→ **What you have to do**
Does the article on Philip Morris selling life insurance agree with each statement below? Answer yes or no for each, and quote the deciding words. (a) Giving up smoking for a year can bring a discount of up to 50% on premiums. (b) The new insurance business carries the Philip Morris name. (c) Premiums start at £10 a month.

→ **Source passage**
Marlboro offering ex-smokers cheap life insurance leaves a bad taste

Tobacco giant Philip Morris is on a mission to get people to stop smoking, but selling life insurance to ex-smokers feels a bit like KFC opening a refuge for factory farmed chickens.

Philip Morris is selling life insurance. Yes, that’s right. The 172-year-old cigarette and tobacco giant that sells around $6bn worth of cancer-causing products to over 180 countries every year is making a move into the UK life insurance space.

“It’s life insurance for people who love life,” its website says. Starting from £5 a month, it’s also for people who are on the hunt for life insurance cheaper than a pack of Marlboro Lights.

What do people love more than bargains? Incentivised bargains. Former smokers and smokers who quit or switch to a potentially less life-threatening addiction, such as a vape or e-cigarette, will be offered a 2.5% discount on premiums.

That discount will be even greater if they take up Philip Morris’s heated tobacco product iQOS for at least three months (25%), and bigger still if they give up smoking for a year (up to 50%).

You only have to die to get the main prize.

Philip Morris is on a very public mission to get people to stop smoking – a 2018 ad from the firm urged people to stop buying its cigarettes and take up smoke-free alternatives instead.

But selling life insurance to ex-smokers feels a bit like McDonald’s starting a liposuction business; Mike Ashley campaigning to pay exploited warehouse workers minimum wage; or KFC opening a refuge for factory farmed chickens.

Philip Morris, the multi-billion pound business which has profited from reducing the life expectancy of many people, which has contributed to smoking becoming the leading cause of preventable death, now wants to put a premium on smokers’ lives.

It has described the move as a “win-win”. For Philip Morris and shareholders, of course it is. It makes perfect business sense. People are, in general, smoking less and vaping more. It is doing what any smart business would do and following market trends. One commodity to another slightly less cancerous one.

It is almost certainly no coincidence that the new business has no obvious association to Philip Morris.

But for prospective customers, whose lives have already been impacted in a number of ways by an addiction to cigarettes, “win-win” is like blowing smoke in their face. That’s before we even factor in the number of people that have lost their lives to cigarette-related illnesses, or those that live with chronic conditions even years after giving up.

It is almost certainly no coincidence that the new business, cryptically named Reviti, has no obvious association to Philip Morris.

On the face of it, it looks like a new London-based life insurance brand for smokers, led by former Gryphon Group Holdings boss Daniel Pender. The only mentions of Philip Morris on its website are in its FAQ or buried deep in the scroll.

So when it says ‘Kick life’s bad habits. Get Reviti life insurance’, and ‘Life’s not fair. Our insurance is’, it feels like any other life insurance strapline. It’s all smiles and laughter because Reviti believes we’re each a perfect work-in-progress.

Knowing it is a product from Philip Morris, however, tars it with a sinister sense of irony.

‘Life’s bad habits’: Are those the habits it has been complicit in creating, fuelling and monetising for almost two centuries?

‘Life’s not fair’: What’s not fair? Addiction? Cancer? Lung disease? Death?

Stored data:
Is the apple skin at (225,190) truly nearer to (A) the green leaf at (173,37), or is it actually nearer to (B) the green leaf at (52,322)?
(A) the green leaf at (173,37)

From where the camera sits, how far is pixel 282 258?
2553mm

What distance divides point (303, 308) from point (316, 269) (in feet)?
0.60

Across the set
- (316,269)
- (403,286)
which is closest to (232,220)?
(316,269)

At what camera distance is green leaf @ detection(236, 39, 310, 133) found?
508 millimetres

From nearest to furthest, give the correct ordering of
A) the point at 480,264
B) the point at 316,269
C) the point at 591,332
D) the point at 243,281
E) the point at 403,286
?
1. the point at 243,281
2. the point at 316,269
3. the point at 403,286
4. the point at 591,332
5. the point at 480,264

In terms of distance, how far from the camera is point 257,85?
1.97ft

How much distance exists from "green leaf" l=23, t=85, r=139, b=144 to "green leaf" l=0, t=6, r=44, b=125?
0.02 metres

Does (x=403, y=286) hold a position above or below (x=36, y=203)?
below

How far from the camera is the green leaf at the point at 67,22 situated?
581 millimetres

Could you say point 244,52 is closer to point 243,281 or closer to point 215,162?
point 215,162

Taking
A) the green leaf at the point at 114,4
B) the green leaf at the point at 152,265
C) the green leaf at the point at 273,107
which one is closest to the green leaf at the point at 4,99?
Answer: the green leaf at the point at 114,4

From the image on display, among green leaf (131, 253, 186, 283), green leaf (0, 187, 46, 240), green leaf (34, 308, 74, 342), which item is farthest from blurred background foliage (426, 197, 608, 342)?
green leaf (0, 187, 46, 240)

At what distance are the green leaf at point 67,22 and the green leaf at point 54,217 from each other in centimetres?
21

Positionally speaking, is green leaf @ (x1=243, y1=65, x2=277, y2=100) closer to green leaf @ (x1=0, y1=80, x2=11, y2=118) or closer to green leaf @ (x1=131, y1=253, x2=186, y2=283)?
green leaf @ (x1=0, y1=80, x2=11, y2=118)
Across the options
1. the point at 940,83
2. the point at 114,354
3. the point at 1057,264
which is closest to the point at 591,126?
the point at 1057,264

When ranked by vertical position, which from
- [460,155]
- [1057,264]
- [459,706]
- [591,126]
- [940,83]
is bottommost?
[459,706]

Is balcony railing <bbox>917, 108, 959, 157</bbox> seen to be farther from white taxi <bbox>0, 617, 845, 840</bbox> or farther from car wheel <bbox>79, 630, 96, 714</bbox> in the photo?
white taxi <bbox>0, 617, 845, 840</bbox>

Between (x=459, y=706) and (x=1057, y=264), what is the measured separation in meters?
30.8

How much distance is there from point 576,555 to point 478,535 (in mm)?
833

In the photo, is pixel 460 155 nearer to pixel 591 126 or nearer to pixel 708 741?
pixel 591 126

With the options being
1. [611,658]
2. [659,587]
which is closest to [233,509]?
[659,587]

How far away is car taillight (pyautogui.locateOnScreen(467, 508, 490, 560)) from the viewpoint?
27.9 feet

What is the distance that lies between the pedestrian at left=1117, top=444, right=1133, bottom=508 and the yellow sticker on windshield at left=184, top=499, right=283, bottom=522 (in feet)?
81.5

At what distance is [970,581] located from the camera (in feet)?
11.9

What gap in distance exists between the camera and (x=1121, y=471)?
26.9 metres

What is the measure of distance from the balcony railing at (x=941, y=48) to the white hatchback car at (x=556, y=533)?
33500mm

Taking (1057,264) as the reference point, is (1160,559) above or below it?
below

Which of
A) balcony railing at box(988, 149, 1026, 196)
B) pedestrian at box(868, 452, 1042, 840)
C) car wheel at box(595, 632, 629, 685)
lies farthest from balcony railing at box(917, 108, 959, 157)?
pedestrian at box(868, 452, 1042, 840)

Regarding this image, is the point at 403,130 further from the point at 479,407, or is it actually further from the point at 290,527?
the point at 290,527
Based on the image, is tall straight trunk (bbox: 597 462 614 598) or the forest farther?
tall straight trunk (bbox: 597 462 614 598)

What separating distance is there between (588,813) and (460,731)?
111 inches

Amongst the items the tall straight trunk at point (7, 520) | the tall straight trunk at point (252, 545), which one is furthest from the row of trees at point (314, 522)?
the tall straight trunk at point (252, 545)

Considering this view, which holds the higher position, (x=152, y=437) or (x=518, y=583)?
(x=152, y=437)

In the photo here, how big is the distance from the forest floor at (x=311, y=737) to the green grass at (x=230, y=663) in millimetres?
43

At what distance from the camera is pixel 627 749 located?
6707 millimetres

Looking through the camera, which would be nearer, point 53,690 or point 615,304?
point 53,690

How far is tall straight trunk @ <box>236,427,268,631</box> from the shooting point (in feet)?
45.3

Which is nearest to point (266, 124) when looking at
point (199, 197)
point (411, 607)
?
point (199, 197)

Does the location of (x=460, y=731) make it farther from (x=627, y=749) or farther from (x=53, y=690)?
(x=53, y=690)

→ **The answer**
(a) Yes: "bigger still if they give up smoking for a year (up to 50%)"
(b) No: "the new business, cryptically named Reviti, has no obvious association to Philip Morris"
(c) No: "Starting from £5 a month"